A Good Day for Tax Reform

With Tax Day rapidly approaching and our nation’s fiscal problems being fiercely debated, the timing of today’s events couldn’t be more perfect. We’re talking about this morning’s event – Tax Reform Now: Cutting Rates and Deficits – and the publication of two new papers, each of which present a unique approach to tax reform.

Capping Individual Tax Expenditure Benefits, written by Martin Feldstein, Daniel Feenberg, and CRFB president Maya MacGuineas, presents a new approach to tax reform: capping the amount that tax expenditures as a whole can reduce each individual's tax burden. More specifically, the paper's analysis focuses on the effects of setting the cap at two percent of the individual's adjusted gross income. It estimates that in 2011, this reform would raise $278 billion in revenue and simplify the tax code by pushing 35 million people into the standard deduction. The paper looks at how this approach would affect individual tax expenditures and revenues in general, as well as the effects of setting caps at different levels. (Click here to read the full paper)

Less is More: The Modified Zero Plan is written by CRFB policy director Marc Goldwein and Paul Weinstein and published by the Progressive Policy Institute. The paper explains the evolution of the Fiscal Commission's "Modified Zero Plan" for tax reform, a plan which both authors helped to develop while on the Commission staff.
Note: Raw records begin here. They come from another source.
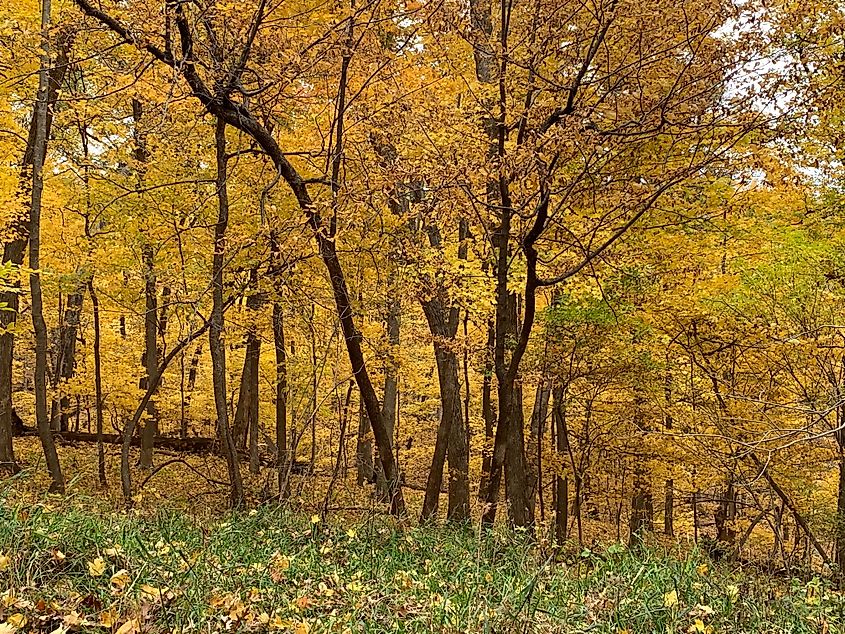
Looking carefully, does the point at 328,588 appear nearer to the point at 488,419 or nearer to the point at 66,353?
the point at 488,419

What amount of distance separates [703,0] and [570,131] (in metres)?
1.57

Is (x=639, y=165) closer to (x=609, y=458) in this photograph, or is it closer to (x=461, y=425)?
(x=461, y=425)

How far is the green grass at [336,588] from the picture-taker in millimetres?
2619

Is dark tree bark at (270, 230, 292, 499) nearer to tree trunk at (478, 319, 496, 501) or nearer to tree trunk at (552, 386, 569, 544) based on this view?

The Modified Zero Plan would reduce and consolidate tax rates, eliminate the Alternative Minimum Tax, eliminate most tax expenditures, reform provisions for housing, health, charitable giving, and retirement, and raise $800 billion in revenue over the decade. The authors argue that this approach would encourage economic growth, simplify the tax code, reduce the tax gap, increase progressivity, and improve the nation's fiscal situation. (Click here to read the full paper)
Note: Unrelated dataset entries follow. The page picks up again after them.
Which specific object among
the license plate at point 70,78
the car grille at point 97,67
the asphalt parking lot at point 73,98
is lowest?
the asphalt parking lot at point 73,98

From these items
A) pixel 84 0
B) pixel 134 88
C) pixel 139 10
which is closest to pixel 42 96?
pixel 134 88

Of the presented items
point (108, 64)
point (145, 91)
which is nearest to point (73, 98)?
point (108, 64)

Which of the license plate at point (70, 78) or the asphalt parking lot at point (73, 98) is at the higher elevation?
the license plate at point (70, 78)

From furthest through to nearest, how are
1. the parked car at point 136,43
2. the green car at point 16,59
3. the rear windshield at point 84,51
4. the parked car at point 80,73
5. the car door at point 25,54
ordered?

The Modified Zero plan was also the focus of one of the panels at today’s tax event hosted at Johns Hopkins University, Tax Reform Now: Cutting Rates and Deficits. Much of the conversation about the plan focused on its potential bipartisan appeal; a plan that lowers rates across the board, broadens the base, and manages to raise more revenues (not to mention makes the system fairer, simpler, and more efficient) is a reform that could have something for members of both parties. Co-sponsored by the Moment of Truth project and the Progressive Policy Institute, the event also featured a panel on designing enforcement mechanisms or triggers in order to force action on tax reform. Both panels featured expert speakers and offered interesting and thoughtful insight into reforming our tax code.

The event also featured several prominent speakers, including Sen. Michael Bennet (D-CO), Fiscal Commission member Dave Cote, as well as Sens. Ron Wyden (D-OR) and Sen. Daniel Coats (R-IN), who recently proposed their own tax reform bill. All of the speakers emphasized the urgency of comprehensive, bipartisan tax reform. Many also praised the tax reform proposals put forth in the final report of the Fiscal Commission.

The event was a wonderful success and really showed how much bipartisan support there is behind comprehensive tax reform. Hopefully momentum behind this issue will continue to build and real progress will be made in the near future.